Affordable and cost effective
Data Lake is a cost-effective solution to run big data workloads. You can choose between on-demand clusters or a pay-per-job model when data is processed. In both cases no hardware, licenses, or service specific support agreements are required. The system scales up or down with your business needs, meaning that you never pay for more than you need. It also lets you independently scale storage and compute, enabling more economic flexibility than traditional big data solutions. Finally, it minimizes the need to hire specialized operations teams typically associated with running a big data infrastructure. Data Lake minimizes your costs while maximizing the return on your data investment. A recent study showed HDInsight delivering 63% lower TCO than deploying Hadoop on premises over five years.

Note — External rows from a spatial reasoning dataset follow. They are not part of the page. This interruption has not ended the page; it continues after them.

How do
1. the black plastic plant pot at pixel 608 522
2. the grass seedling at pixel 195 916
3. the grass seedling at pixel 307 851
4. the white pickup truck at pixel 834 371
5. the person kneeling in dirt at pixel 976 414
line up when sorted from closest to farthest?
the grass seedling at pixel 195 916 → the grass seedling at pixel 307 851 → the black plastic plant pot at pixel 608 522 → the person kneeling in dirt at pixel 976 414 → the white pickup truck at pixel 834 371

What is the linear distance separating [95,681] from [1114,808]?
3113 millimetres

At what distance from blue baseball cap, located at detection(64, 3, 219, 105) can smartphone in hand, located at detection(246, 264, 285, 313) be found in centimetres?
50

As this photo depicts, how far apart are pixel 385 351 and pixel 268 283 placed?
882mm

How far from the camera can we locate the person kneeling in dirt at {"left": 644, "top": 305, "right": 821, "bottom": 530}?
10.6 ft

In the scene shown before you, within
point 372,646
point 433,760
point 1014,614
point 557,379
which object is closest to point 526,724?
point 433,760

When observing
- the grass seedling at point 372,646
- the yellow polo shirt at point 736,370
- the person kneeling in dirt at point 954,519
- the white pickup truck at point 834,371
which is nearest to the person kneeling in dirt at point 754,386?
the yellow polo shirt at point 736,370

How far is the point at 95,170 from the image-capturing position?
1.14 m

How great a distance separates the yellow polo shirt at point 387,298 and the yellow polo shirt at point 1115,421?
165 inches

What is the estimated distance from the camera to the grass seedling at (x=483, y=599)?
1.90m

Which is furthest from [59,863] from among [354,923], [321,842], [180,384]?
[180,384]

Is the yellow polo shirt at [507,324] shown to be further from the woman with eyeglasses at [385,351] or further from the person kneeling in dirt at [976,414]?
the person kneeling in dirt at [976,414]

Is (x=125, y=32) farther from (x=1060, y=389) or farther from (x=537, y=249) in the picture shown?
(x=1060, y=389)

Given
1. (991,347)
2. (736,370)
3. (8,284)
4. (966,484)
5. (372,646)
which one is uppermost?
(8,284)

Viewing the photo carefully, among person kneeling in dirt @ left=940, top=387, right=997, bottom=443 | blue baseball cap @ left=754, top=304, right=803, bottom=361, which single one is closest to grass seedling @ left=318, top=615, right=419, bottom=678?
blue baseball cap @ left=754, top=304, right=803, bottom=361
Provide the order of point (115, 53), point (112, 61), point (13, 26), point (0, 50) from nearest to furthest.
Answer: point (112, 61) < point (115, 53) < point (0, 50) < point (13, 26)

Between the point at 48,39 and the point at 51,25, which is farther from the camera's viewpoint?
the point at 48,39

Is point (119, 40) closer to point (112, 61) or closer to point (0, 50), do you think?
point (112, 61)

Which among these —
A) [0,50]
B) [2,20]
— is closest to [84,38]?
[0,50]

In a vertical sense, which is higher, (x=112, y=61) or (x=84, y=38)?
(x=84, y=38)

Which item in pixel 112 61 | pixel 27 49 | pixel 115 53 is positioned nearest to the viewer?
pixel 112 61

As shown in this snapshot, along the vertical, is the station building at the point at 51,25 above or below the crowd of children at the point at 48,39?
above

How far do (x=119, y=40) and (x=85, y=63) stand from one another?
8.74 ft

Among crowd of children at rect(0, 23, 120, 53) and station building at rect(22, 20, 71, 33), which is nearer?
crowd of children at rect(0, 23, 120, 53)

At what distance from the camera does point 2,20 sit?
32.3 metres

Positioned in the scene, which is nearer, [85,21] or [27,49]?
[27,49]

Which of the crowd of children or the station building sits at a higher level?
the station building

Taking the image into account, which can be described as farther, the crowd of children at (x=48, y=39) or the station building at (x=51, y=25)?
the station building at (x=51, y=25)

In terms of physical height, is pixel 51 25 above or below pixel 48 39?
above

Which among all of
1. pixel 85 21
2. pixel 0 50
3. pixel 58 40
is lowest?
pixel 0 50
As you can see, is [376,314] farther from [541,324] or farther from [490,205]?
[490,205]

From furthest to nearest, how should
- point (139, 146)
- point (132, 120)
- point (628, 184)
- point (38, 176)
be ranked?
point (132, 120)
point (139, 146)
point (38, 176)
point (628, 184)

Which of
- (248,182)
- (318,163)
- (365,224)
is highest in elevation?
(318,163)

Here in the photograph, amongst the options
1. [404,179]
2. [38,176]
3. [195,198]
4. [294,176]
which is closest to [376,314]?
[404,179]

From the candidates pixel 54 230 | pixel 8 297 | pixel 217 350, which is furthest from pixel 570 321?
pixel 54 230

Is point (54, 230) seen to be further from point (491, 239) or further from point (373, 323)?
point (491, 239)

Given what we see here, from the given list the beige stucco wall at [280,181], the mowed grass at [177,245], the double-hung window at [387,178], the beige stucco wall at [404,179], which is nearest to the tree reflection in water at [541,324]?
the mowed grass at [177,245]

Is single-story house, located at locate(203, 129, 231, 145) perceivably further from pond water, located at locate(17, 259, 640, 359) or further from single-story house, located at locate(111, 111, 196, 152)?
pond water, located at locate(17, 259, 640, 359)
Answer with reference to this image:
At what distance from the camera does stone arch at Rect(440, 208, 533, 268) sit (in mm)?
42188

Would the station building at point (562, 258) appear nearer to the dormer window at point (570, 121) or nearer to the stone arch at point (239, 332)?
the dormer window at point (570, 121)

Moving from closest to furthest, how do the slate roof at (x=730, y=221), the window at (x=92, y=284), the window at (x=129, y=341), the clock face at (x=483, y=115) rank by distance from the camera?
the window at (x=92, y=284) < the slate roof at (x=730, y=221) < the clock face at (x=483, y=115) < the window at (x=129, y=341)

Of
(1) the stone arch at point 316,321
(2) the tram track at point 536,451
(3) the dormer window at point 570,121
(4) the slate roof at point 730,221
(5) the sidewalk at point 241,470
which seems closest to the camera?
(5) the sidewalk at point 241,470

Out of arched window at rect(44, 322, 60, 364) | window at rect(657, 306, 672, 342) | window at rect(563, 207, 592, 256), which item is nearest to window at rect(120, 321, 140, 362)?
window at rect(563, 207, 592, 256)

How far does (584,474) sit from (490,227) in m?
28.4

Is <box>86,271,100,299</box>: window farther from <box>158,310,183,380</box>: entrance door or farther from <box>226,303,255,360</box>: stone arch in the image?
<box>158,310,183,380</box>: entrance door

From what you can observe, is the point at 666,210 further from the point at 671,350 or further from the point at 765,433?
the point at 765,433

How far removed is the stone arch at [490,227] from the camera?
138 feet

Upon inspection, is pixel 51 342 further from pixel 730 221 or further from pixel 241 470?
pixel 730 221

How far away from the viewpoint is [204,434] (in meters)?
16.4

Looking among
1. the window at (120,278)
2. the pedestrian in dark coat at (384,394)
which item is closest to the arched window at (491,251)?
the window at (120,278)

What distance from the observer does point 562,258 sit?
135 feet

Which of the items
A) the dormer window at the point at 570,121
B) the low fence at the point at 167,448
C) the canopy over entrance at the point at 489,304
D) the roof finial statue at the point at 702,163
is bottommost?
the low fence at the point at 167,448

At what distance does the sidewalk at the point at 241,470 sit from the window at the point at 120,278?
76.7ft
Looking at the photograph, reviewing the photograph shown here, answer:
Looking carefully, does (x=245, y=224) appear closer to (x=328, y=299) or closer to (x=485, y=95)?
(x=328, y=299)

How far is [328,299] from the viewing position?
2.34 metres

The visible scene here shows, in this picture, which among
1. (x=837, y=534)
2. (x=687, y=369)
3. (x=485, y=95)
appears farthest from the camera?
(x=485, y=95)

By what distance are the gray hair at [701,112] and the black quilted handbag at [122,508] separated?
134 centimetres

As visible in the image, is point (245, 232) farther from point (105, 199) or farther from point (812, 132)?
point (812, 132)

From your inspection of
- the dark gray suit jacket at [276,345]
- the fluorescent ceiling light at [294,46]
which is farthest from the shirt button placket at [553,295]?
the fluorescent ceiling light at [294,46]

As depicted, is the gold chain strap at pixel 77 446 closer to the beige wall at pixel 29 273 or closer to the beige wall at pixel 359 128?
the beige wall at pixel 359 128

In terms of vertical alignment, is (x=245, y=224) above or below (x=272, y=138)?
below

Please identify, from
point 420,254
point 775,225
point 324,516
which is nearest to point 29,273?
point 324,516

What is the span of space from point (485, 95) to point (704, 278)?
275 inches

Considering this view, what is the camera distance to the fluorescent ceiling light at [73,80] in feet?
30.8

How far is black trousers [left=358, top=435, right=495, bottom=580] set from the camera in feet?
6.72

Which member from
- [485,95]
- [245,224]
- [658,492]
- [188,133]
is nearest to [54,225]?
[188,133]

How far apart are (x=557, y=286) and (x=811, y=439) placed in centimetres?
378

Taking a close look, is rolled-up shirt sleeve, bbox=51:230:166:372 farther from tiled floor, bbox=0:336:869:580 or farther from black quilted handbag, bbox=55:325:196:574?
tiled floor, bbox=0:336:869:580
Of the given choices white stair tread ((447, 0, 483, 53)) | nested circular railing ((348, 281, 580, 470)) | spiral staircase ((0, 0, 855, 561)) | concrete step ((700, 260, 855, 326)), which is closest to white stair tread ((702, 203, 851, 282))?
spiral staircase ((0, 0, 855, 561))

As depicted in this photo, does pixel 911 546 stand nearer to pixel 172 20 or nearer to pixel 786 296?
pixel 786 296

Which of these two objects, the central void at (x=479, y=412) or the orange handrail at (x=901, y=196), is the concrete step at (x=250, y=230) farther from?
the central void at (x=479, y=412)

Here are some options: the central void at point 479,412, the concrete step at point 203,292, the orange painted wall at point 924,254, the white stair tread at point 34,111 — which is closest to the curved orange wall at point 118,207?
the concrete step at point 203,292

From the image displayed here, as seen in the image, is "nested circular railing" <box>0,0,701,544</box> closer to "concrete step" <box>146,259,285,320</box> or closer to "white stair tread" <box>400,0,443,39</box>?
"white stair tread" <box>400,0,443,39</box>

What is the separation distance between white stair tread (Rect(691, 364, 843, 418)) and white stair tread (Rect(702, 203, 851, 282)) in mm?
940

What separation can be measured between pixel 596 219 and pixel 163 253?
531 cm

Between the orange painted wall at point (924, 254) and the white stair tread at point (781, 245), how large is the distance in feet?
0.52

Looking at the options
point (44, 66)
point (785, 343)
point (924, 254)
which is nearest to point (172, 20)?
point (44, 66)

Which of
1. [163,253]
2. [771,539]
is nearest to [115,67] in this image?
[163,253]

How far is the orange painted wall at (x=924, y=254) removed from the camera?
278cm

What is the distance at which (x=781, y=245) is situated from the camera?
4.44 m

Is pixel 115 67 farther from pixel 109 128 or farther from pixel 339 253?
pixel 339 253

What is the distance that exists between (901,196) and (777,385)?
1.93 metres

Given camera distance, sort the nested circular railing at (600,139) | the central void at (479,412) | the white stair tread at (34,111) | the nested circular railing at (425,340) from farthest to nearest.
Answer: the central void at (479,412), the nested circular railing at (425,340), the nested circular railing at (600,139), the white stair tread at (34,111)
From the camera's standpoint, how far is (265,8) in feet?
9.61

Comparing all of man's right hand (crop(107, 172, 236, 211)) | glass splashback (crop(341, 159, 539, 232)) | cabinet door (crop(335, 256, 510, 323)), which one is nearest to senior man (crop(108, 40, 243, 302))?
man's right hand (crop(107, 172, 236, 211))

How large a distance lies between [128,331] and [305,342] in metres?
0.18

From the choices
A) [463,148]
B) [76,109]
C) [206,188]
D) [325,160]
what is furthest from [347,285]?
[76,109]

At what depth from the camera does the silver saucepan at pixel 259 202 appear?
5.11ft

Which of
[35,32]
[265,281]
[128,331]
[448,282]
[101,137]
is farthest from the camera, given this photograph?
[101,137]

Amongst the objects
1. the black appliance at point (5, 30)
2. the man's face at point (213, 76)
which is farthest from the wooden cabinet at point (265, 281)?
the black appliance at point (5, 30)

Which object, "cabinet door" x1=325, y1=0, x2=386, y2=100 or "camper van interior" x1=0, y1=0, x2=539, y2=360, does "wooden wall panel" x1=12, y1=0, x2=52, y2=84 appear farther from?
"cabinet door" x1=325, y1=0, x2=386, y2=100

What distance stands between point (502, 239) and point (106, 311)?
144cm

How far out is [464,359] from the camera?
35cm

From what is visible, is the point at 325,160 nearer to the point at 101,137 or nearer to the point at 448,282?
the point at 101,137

Enterprise grade security, auditing, and support
Data Lake is fully managed and supported by Microsoft, backed by an enterprise-grade SLA and support. With 24/7 customer support, you can contact us to address any challenges that you face with your entire big data solution. Our team monitors your deployment so that you don’t have to, guaranteeing that it will run continuously. Data Lake protects your data assets and extends your on-premises security and governance controls to the cloud easily. Data is always encrypted; in motion using SSL, and at rest using service or user-managed HSM-backed keys in Azure Key Vault. Capabilities such as single sign-on (SSO), multi-factor authentication, and seamless management of millions of identities is built-in through Azure Active Directory. You can authorize users and groups with fine-grained POSIX-based ACLs for all data in the Store enabling role-based access controls. Finally, you can meet security and regulatory compliance needs by auditing every access or configuration change to the system.